System requirements
Functional:
As user provides url to the service, we need to return him shortened URL that will lead to his URL
Redirect on short URL to their linked long URL
Non-Functional:
High availability of service, as users would want to use it frequently
Low latency, as users would be frustrated in case if the service does a long redirection or creation of new short URL
Horizontal scaling to have more availability, cost effectiveness, and easier scaling
API design
We should have POST /short-urls for creating new shorten url
Maybe in case he wants to see his URLs, like GET /short-urls
Then also to get his linked URL by short url ID:
GET /short-urls/{{url_id}}
DELETE /short-urls/{{url_id}}
The endpoint queries the database using the short URL identifier to find the associated long URL
Upon successful lookup, the server responds with a redirect status code and the long URL, prompting the client to navigate to the original resource.
High-level design
Users make requests to the API service to ask/create data, and API will be asking DB to take/create it, in case of Redis having the data already, it won't go to DB, but to Redis to take cached data and return to user through API response.

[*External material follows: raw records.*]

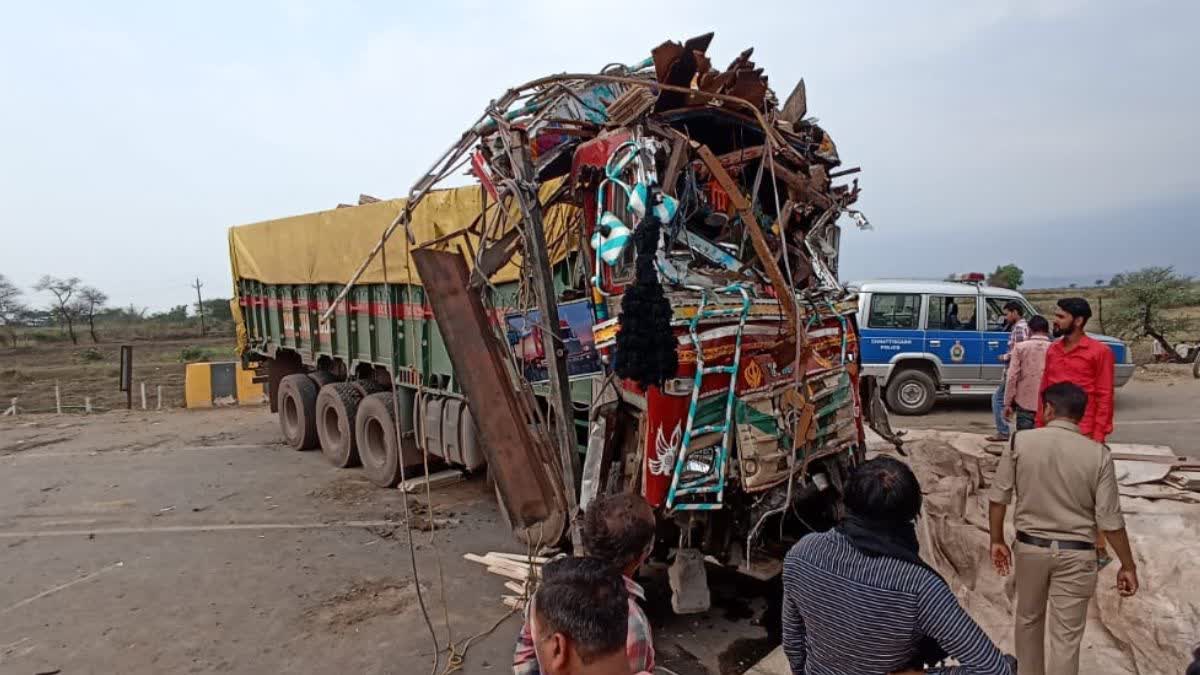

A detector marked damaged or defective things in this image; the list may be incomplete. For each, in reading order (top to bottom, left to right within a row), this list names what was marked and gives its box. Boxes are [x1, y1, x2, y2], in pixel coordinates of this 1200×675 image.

wrecked truck [229, 32, 897, 610]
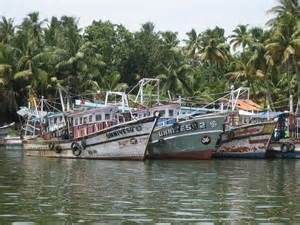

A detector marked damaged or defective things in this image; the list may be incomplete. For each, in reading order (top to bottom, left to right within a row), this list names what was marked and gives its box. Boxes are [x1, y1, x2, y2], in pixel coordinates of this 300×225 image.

rusty metal hull [24, 116, 157, 160]
rusty metal hull [214, 121, 276, 158]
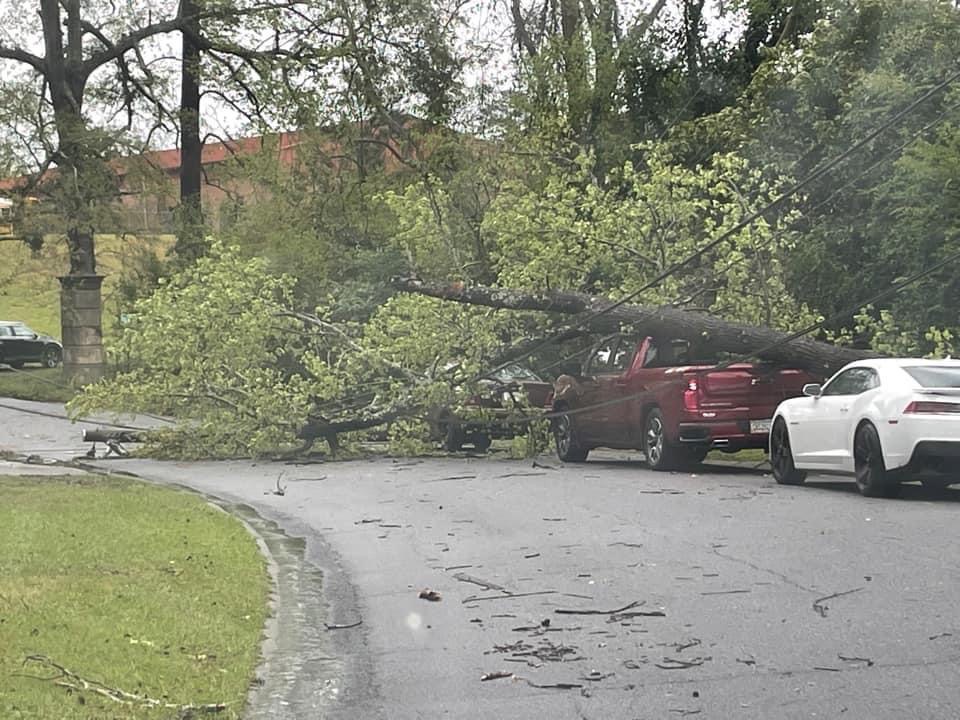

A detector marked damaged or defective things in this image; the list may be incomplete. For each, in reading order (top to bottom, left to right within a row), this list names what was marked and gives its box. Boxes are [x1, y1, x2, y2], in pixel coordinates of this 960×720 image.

damaged red pickup truck [548, 334, 816, 470]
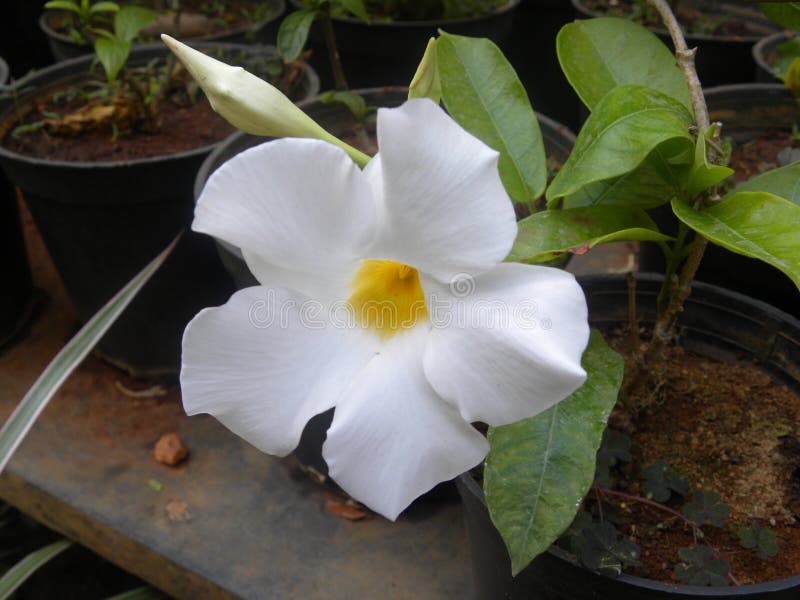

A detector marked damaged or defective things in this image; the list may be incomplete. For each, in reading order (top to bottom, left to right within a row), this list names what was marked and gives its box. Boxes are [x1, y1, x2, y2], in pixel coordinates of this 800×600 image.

rusty metal sheet [0, 209, 468, 596]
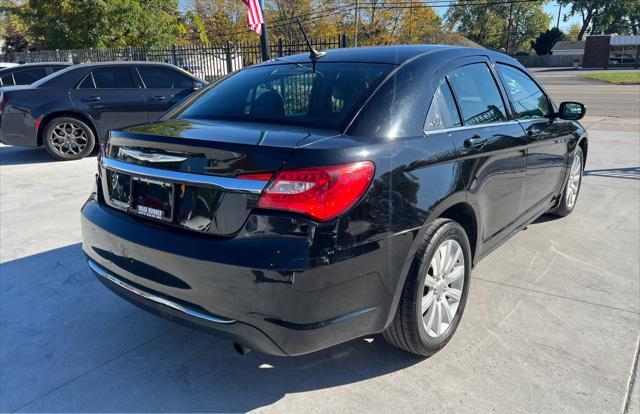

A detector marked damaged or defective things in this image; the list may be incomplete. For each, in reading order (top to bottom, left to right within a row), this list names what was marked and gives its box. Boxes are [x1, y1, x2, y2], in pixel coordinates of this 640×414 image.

pavement crack [472, 276, 640, 316]
pavement crack [10, 326, 179, 410]
pavement crack [624, 336, 640, 414]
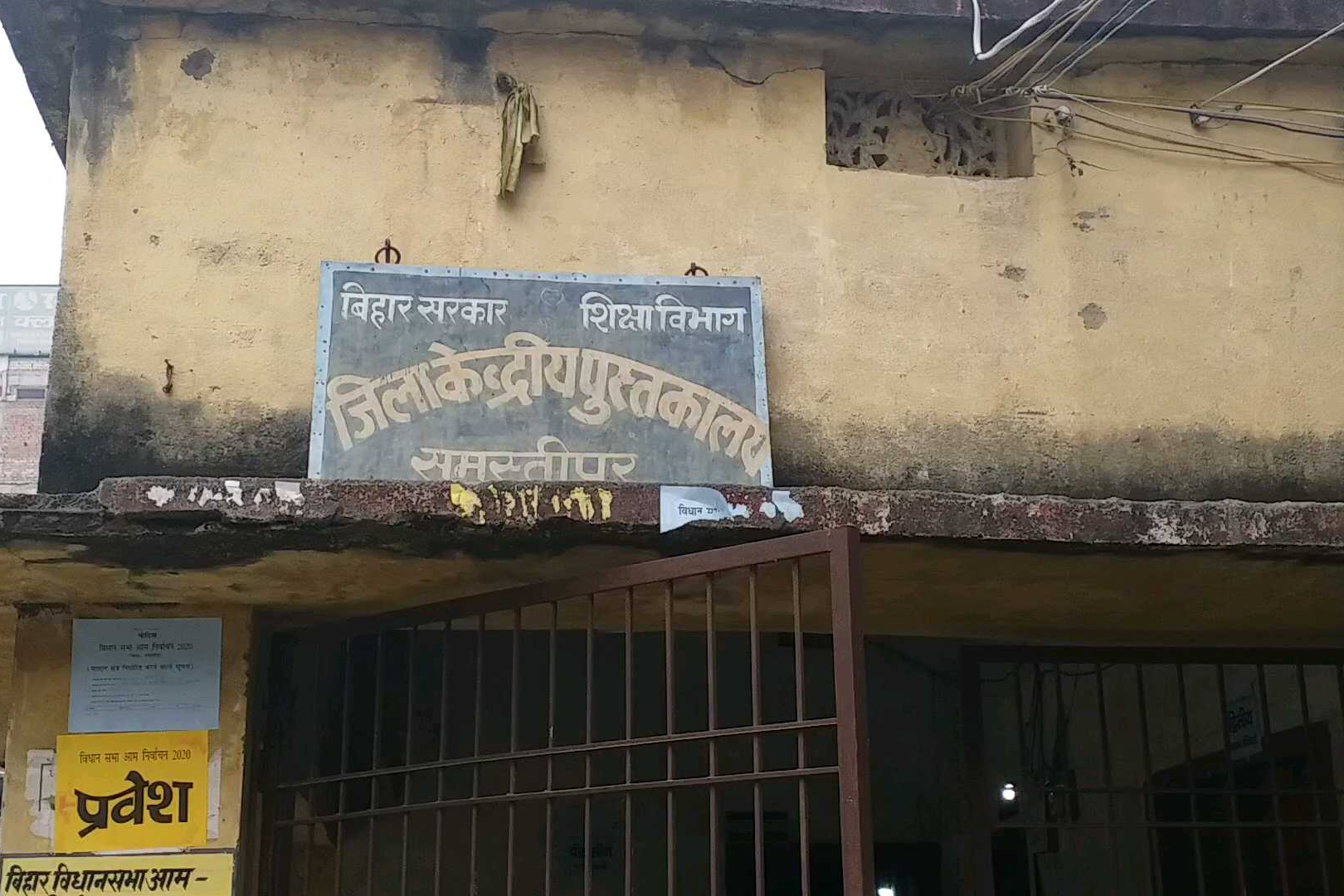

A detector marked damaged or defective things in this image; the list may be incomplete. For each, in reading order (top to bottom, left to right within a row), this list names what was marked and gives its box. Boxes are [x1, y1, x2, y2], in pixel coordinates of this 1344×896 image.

peeling paint [448, 485, 478, 518]
rusty iron gate [257, 528, 876, 896]
rusty iron gate [956, 647, 1341, 896]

Load balancer will be added to maintain availability. API is validating the data. Rate limier could be added to stop users using the shortener multiple times in a short amount of time. For the short URL on creation we will assign it an ID, we can use from hash function of the provided URL, so like HASH(user_provided_url), maybe like SHA512 or some kind, as then it will be unique to different URLs provided. In DB the short URL can be the key, and the long URL can be the value.
DB for the data of URLs
Redis for the same URL requests, to give faster
Detailed component design
User->>API: User adds new link to shorten it
API->>DB: Saves new URL wtih new short ID
DB-->>API: New data inserted
API-->>User: Response with new shorten URL
User->>API: User uses shorten URL link
API->>Redis: API service check for cached data
Redis-->>API: Redis returns cached data in case it exists
API->>DB: If data does not exist in Redis, asks from DB
DB-->>API: Returns fresh data URL link
API-->>User: Returns response of linked URL with redirection
To avoid collisions on creating unique identifiers, we can lock the table/redis, add retry logic with exponential backoff. Use distributed locking mechanisms. If the ID generator is down, we can allow users to queue requests and process them once the generator is back online. Utilize a CDN to cache popular links at edge locations close to users. When a link is updated or disabled, ensure that the corresponding cache entries are purged or updated immediately. This can be achieved through TTL. TTL ensures that stale data is not served to users. By automatically removing old entries, TTL helps to manage memory usage effectively. Least Frequently Used eviction policy could be tried to use. For very hot IDs, consider using a dynamic caching strategy where you can increase the TTL (Time to Live) for these popular URLs. This means they stay in cache longer during peak traffic times, reducing the need to hit the database. Regularly monitor cache hit rates and eviction rates to adjust your policies as needed. This can help identify patterns in data access and optimize caching strategy. Determine optimal TTL values based on how frequently data changes and how critical it is for users to receive the latest information.
Use load balancers to distribute incoming requests evenly across multiple servers.
We can consider implementing a decentralized ID generation system, such as using a combination of timestamp-based identifiers and machine identifiers. This can help ensure that even if one generator fails, others can continue to produce unique IDs without collisions. For instance, we could use a combination of a timestamp, a machine identifier, and a sequence number to create unique IDs. This method allows multiple instances to generate IDs independently while minimizing the risk of duplication.
Database design
We will use NoSQL database, as we don't need to have structured tables, we just need to have key/value, so we will have one in cache, and one in DB for persistant data save.